The New York Times, 24 Jul 05, p. AR 1, by Philip Gefter.
www.yossimilogallery.com/exhibitions/2005_09-chri_jord/
SPECIFYING LEED UNDER PUBLIC BID RULES
When constructing a public building, how can a design team account for the bidding conditions and help the potential contractor comply with LEED requirements? Tips include: 1) Avoid the use of "goal" words. When the owner wants something, require the contractor perform/install it with specific contract language. 2) LEED-related information specific to work of each section should be provided in every trade section. 3) Make compliance easy with easy-to-follow directions. 4) Do not permit the contractor to choose any LEED products. Specify the desired materials and reject everything else. Contractors may propose substitutions during bidding, but these do not imperil LEED compliance as long as the minimum number of products listed satisfies the public bid rules. 5) Add LEED compliance requirements to the Supplementary Conditions. 6) Use Deduct Alternates where unsure what the cost of compliance might be.
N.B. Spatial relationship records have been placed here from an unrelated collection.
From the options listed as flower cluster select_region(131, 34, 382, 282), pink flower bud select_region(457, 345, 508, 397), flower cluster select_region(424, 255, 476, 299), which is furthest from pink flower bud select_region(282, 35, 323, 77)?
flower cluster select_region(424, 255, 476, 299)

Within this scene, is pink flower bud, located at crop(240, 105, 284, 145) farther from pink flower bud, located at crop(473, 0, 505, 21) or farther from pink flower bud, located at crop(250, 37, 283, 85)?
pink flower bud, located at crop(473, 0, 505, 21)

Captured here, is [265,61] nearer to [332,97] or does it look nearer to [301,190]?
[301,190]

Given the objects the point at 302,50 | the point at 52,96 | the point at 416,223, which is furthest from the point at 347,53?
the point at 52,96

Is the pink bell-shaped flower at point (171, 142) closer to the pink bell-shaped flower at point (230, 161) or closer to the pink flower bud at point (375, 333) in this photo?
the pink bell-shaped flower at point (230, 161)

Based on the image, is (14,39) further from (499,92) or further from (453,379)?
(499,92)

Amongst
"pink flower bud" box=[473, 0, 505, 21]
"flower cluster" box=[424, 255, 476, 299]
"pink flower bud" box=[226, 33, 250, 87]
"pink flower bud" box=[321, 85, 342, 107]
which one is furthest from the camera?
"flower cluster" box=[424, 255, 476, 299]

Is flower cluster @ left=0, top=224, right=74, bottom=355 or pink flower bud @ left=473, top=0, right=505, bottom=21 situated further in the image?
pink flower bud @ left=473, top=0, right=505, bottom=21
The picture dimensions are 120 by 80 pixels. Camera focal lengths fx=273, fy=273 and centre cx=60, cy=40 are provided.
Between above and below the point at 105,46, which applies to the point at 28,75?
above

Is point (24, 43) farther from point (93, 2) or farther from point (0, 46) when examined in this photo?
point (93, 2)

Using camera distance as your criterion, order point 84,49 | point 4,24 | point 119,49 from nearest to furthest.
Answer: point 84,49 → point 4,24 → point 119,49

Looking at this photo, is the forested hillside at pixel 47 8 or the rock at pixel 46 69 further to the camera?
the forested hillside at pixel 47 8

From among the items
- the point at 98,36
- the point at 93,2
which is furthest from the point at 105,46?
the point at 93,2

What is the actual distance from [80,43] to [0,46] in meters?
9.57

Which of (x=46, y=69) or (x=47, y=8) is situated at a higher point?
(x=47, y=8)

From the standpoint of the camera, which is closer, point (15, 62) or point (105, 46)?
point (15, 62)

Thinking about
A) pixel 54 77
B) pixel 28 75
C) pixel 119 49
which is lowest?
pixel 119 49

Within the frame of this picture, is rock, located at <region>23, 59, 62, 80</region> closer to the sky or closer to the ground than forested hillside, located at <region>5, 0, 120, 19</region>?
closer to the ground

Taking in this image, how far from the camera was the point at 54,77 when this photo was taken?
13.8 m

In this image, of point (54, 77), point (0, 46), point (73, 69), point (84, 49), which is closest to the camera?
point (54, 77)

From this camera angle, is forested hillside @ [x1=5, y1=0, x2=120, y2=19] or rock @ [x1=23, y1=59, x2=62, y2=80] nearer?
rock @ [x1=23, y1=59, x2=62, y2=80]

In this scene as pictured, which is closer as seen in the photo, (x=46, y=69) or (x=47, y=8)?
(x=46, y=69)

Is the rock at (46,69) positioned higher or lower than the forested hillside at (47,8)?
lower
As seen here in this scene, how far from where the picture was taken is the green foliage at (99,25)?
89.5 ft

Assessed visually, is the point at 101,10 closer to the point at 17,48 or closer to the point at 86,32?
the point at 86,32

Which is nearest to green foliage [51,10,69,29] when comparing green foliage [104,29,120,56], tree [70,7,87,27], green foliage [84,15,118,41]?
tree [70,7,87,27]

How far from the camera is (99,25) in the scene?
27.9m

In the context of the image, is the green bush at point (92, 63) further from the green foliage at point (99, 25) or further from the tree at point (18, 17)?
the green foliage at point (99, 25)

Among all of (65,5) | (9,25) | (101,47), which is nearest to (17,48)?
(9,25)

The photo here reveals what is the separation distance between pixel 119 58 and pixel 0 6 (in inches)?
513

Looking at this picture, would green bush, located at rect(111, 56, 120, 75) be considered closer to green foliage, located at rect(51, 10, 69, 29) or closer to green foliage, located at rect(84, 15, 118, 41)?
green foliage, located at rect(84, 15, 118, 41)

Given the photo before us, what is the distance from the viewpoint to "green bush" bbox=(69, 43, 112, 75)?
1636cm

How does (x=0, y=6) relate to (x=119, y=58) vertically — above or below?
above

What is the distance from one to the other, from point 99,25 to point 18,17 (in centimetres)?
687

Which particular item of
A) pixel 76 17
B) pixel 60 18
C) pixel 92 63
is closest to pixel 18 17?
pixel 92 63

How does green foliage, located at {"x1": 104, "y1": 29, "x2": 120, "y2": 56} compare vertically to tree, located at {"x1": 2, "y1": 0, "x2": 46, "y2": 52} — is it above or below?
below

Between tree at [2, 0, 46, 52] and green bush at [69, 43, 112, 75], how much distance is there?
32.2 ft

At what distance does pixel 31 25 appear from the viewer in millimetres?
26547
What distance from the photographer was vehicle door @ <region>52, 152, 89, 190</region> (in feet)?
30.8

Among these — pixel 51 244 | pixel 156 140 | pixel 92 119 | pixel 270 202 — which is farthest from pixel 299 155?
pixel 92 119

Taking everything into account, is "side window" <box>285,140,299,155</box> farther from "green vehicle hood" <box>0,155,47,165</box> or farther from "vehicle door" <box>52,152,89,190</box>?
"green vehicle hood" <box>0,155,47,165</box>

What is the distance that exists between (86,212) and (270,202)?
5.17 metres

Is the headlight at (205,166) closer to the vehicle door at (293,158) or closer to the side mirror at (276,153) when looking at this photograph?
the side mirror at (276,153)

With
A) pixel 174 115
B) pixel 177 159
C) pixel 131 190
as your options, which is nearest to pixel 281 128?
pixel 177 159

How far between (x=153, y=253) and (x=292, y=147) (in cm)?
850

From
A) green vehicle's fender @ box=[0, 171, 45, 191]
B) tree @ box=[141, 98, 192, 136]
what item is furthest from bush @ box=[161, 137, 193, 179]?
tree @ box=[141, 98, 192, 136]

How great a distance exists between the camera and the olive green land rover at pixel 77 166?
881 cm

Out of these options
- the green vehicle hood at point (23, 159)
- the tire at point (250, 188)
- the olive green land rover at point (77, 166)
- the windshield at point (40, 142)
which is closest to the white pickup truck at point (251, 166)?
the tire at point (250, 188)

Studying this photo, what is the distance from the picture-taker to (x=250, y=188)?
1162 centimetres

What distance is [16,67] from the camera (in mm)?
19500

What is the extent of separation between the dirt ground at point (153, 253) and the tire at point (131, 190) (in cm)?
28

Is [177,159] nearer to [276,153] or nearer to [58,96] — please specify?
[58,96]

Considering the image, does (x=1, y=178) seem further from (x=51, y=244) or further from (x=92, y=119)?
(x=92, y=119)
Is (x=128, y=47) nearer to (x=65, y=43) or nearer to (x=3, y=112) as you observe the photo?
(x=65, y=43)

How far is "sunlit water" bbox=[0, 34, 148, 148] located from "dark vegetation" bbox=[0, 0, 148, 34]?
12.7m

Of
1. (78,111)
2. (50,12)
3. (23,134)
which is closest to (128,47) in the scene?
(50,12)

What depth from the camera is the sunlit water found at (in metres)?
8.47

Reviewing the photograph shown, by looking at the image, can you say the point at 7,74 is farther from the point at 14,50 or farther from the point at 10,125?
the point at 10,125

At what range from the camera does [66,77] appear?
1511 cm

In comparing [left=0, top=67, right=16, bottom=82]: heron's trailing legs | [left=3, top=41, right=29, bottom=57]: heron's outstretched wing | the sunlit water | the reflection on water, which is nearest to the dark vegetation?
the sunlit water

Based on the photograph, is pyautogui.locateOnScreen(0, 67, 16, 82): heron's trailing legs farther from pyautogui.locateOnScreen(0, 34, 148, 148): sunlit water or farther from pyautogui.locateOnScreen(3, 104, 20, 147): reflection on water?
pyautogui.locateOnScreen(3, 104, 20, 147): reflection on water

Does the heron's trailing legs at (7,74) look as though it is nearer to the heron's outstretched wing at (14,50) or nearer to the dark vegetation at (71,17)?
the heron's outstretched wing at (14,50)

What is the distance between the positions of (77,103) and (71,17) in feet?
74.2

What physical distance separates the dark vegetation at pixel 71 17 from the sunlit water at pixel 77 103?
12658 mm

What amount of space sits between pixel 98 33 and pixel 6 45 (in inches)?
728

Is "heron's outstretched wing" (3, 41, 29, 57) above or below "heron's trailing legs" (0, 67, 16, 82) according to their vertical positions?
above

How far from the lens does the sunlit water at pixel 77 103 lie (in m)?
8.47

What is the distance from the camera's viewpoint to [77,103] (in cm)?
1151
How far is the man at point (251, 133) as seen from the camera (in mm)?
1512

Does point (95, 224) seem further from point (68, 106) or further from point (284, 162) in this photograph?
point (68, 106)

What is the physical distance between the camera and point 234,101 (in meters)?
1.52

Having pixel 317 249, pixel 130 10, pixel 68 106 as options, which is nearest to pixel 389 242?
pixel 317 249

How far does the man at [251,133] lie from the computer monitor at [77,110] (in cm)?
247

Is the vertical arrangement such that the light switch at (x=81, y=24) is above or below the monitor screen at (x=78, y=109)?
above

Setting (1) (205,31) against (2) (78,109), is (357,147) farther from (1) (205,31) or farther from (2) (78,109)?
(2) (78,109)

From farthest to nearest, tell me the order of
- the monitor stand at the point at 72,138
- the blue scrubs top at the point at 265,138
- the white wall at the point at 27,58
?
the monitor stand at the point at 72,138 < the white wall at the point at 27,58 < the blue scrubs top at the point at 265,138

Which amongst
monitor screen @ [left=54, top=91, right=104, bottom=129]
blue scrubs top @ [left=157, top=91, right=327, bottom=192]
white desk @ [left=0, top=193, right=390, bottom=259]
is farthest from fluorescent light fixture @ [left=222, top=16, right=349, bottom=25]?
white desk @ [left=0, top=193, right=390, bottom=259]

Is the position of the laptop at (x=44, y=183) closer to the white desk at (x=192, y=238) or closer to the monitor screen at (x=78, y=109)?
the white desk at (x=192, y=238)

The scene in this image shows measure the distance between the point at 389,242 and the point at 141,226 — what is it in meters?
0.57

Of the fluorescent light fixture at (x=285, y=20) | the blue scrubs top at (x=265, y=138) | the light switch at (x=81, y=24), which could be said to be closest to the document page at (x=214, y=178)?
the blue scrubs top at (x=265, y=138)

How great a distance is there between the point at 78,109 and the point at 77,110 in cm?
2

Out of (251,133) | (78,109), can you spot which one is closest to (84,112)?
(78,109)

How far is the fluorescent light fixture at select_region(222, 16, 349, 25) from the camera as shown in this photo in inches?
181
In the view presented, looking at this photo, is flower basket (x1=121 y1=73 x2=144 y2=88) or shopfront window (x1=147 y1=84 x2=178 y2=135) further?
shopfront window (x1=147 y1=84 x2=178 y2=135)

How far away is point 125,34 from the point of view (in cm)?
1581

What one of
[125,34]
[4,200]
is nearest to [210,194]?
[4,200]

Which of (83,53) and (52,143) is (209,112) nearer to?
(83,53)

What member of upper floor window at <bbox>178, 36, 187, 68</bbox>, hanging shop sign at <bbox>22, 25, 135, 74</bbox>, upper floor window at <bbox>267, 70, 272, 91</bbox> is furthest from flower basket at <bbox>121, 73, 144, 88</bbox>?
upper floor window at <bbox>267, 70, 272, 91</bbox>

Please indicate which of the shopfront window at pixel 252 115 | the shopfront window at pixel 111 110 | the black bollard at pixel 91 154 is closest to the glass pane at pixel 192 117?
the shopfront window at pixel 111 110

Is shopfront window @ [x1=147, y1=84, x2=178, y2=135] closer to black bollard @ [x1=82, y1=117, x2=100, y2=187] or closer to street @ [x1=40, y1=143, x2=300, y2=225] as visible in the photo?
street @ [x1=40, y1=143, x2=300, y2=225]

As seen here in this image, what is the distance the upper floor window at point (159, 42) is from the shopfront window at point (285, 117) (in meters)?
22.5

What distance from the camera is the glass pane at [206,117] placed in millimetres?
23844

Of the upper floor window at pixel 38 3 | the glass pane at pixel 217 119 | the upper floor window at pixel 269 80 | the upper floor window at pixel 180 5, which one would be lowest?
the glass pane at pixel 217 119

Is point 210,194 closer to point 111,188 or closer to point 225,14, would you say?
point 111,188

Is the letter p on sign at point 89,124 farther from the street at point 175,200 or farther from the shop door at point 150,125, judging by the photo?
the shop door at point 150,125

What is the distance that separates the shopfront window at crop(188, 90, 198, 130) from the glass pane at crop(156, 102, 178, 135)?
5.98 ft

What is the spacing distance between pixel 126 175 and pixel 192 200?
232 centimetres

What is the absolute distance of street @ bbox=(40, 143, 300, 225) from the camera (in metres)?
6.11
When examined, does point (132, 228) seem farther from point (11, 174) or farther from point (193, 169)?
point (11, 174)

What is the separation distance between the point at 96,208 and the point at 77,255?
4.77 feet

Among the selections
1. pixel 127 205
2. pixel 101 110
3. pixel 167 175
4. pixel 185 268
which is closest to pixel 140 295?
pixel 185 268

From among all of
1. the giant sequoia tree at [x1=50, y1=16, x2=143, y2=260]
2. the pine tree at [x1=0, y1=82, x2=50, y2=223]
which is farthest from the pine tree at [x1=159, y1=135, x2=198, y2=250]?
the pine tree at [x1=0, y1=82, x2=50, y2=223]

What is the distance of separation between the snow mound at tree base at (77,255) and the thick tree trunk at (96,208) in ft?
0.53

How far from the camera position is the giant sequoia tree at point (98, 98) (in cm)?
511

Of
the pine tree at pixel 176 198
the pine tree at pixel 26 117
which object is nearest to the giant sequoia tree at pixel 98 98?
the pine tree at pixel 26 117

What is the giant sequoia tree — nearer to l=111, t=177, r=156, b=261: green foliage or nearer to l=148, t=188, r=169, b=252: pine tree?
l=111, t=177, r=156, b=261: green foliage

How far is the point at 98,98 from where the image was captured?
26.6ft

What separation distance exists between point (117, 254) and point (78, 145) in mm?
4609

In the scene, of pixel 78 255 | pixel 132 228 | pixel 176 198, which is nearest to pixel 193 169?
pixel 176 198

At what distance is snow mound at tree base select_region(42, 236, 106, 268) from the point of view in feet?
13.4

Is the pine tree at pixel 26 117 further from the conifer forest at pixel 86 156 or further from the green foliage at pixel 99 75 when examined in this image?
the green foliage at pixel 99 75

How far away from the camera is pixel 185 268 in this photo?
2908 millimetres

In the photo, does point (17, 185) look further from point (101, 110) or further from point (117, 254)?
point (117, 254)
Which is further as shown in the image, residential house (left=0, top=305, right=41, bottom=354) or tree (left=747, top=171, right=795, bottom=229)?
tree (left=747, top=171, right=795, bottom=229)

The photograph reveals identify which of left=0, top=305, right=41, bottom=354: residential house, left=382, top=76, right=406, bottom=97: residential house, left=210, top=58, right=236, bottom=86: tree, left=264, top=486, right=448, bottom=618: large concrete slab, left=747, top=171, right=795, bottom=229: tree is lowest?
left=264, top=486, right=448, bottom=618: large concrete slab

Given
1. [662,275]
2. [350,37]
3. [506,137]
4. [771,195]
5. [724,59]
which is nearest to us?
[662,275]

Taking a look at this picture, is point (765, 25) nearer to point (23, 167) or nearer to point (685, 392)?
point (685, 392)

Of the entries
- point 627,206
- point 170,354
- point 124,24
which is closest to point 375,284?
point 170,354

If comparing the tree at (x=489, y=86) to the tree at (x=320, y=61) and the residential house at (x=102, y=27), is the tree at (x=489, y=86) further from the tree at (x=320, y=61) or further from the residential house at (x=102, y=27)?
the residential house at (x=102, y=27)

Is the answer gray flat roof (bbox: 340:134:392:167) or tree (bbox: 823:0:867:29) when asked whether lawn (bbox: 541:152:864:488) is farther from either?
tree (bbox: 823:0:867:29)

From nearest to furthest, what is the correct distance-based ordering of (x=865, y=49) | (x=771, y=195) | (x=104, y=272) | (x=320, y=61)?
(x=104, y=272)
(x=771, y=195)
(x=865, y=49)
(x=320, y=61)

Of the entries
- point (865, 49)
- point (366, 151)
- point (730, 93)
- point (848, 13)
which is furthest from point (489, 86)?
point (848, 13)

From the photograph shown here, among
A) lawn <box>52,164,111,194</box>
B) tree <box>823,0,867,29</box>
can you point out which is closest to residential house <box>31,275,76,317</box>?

The Construction Specifier, Jul 05, p 63, by Len Harding.
SCULPTING FROM SCRAP
In the foothills of India's Shivalik mountain range is a 40-acre man-made garden filled with thousands of unusual natural rock forms and sculptures fashioned from waste. The Rock Garden is the awe-inspiring work of Nek Chand, a transport official who decades ago illegally began to clear a patch of jungle for a small garden. From 1958 to 1965, Chand collected waste he noticed being cleared from villages to build the city of Chandigarh. He carried objects home little by little on his bicycle to his secret garden. In 1973, a government survey team discovered the garden and was astounded by its size and beauty. The exceptionally visionary art environment was opened to the public in 1976 and has been expanded in three phases while Chand was put on salary. Chand's genius lies in the soulful way he transforms waste into art on a monumental scale. For him, objects that are thrown away because they have no economic or utilitarian value are not redundant. They retain an aesthetic worth and possess the magical capacity to transform environments—they have a force and energy of their own. This belief has enabled Chand to bestow a rare beauty on all manner of industrial and household junk. Whatever the raw material—old drums, discarded electrical fixtures or bottle caps, redundant fluorescent light tubes or cycle parts, broken pots and crockery, foundry slag and even human hair collected from barber shop floors—Chand's vision enables him to engage in a creative dialogue with the materials and create a new form of beauty. Over the years, he has established one of the largest recycling programs in Asia in the Rock Garden.
Landscape Architecture, Jul 05, p 42, by Minhazz Majumdar.